Si la commutation de la sentence de Chelsea Manning est un pas dans la bonne direction, elle mérite nettement plus, explique Melinda Taylor, avocate de Julian Assange, s'inquiétant de l'avenir des lanceurs d'alertes.
RT : Tous les regards sont fixés maintenant sur Julian Assange qui avait dit être prêt à l’extradition aux Etats-Unis, si Chelsea Manning était graciée. Est-il vraiment prêt à faire ce pas ?
Melinda Taylor (M. T.) : Julian Assange est prêt à faire tout ce qu’il a annoncé. Mais la décision qui a été prise pour l’affaire de Chelsea Manning est en dessous de ce qu’elle mérite : sa peine a été commuée, mais elle n’a pas été graciée, elle n’avait même jamais été reconnue coupable.
RT : Quel avenir attend maintenant Chelsea Manning, après ces sept années passées en prison ?
M. T. : Elle ne sera pas libérée avant le mois de mai, et j’appelle les organisations à l'aider à trouver un emploi. On ne peut que saluer son courage, et c’est en l’aidant que l’on peut le faire.
La décision concernant Chelsea Manning est un premier pas dans la bonne direction
RT : Pourra-t-il y avoir des poursuites contre elle après le mois de mai ?
M. T. : Je crois que la décision de commuer la sentence ne laissera aucune raison pour engager de nouvelles poursuites fondées sur les mêmes accusations.
RT : Que va faire Julian Assange après le mois de mai ?
M. T. : La raison pour laquelle Julian Assange est depuis cinq ans détenu de façon illégale, c’est le risque qu’il pourrait subir des poursuites judiciaires et être jugé injustement aux Etats-Unis.
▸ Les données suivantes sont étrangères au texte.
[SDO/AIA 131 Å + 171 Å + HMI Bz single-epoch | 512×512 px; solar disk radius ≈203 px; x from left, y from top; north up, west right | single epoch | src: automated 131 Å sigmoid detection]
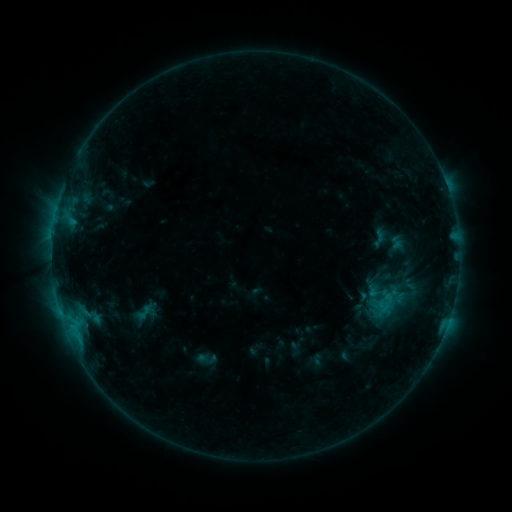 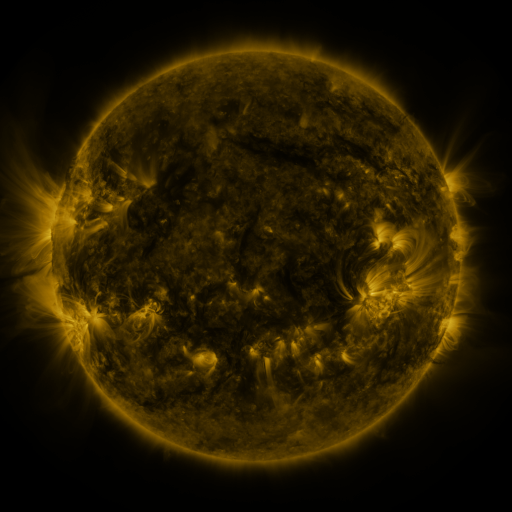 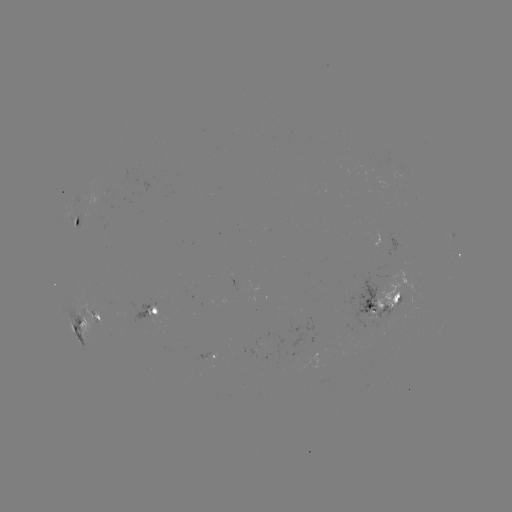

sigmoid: (133, 303, 155, 322)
La décision concernant Chelsea Manning est un premier pas dans la bonne direction, mais les avocats devront évaluer si cela va assez loin pour garantir ses droits fondamentaux.
RT : Y-a-t-il une sorte de contrat derrière tout cela, un stratagème via lequel Barack Obama essayerait de changer quelque chose pendant les derniers jours qui lui restent au pouvoir ?
M. T. : Il essaie certainement de répondre aux critiques incessantes qui sont exprimés à son égard à cause de sa manière de traiter les lanceurs d’alerte. Mais il n'en fait pas assez. C’est une tentative assez faible de régler le problème. Espérons que la nouvelle administration mettra fin à cette guerre injuste avec les lanceurs d’alerte et qu'elle assurera une protection réelle et efficace à ceux qui révèlent les crimes de guerre et les violations des droits de l’homme.
Nous espérons qu’une nouvelle page va s’ouvrir, et que les précédents de l’administration de Barack Obama ne seront pas appliqués
RT : Qu’attendez-vous de la politique de la nouvelle administration de Donald Trump à ce sujet ?
M. T. : C’est évidemment l’arrivée d’un ensemble de nouveaux facteurs et d'une nouvelle politique. De nouveaux standards pourraient être appliqués aux lanceurs d’alerte. Nous espérons qu’une nouvelle page va s’ouvrir, et que les précédents de l’administration de Barack Obama ne seront pas appliqués, parce que ces précédents-là étaient faux, injustes, contraires à la démocratie.
Nous espérons que la nouvelle administration va apprécier le rôle que jouent des organisations comme WikiLeaks, qui ont eu assez de courage pour publier de vraies informations sur ceux qui ont le pouvoir.
Il y a certainement un sentiment de frustration, car on ne voit pas de lumière au bout du tunnel
RT : Parlez-nous de Julian Assange et de son sort à l'heure actuelle.
M. T. : Il est toujours détenu de façon arbitraire, ce qui est extrêmement injuste. Le groupe de travail sur la détention arbitraire a publié une décision il y a presque un an, et, pourtant, le Royaume-Uni et la Suède n’ont pas réussi à prendre la moindre mesure pour la mettre en œuvre. Il y a certainement un sentiment de frustration, car on ne voit pas de lumière au bout du tunnel. Espérons que l’année 2017 mette fin à cette impasse.
Ce qu’il fait maintenant, c’est ce qu’il fait toujours : il continue de publier, c'est un éditeur. Wikileaks continue à fonctionner, quoi qu'il arrive, à publier une quantité énorme d’informations.
RT : Qu’en est-il aujourd’hui des accusations de la part de la Suède ?
M. T. : Ce ne sont que des accusations. Julian Assange n’est jamais passé devant un juge. L’année dernière il a été interrogé. C’est une victoire, il a dû attendre plusieurs années pour avoir l’opportunité de blanchir son nom. Mais il a fallu tant de temps... le procureur suédois aurait pu l’interroger il y a cinq ans.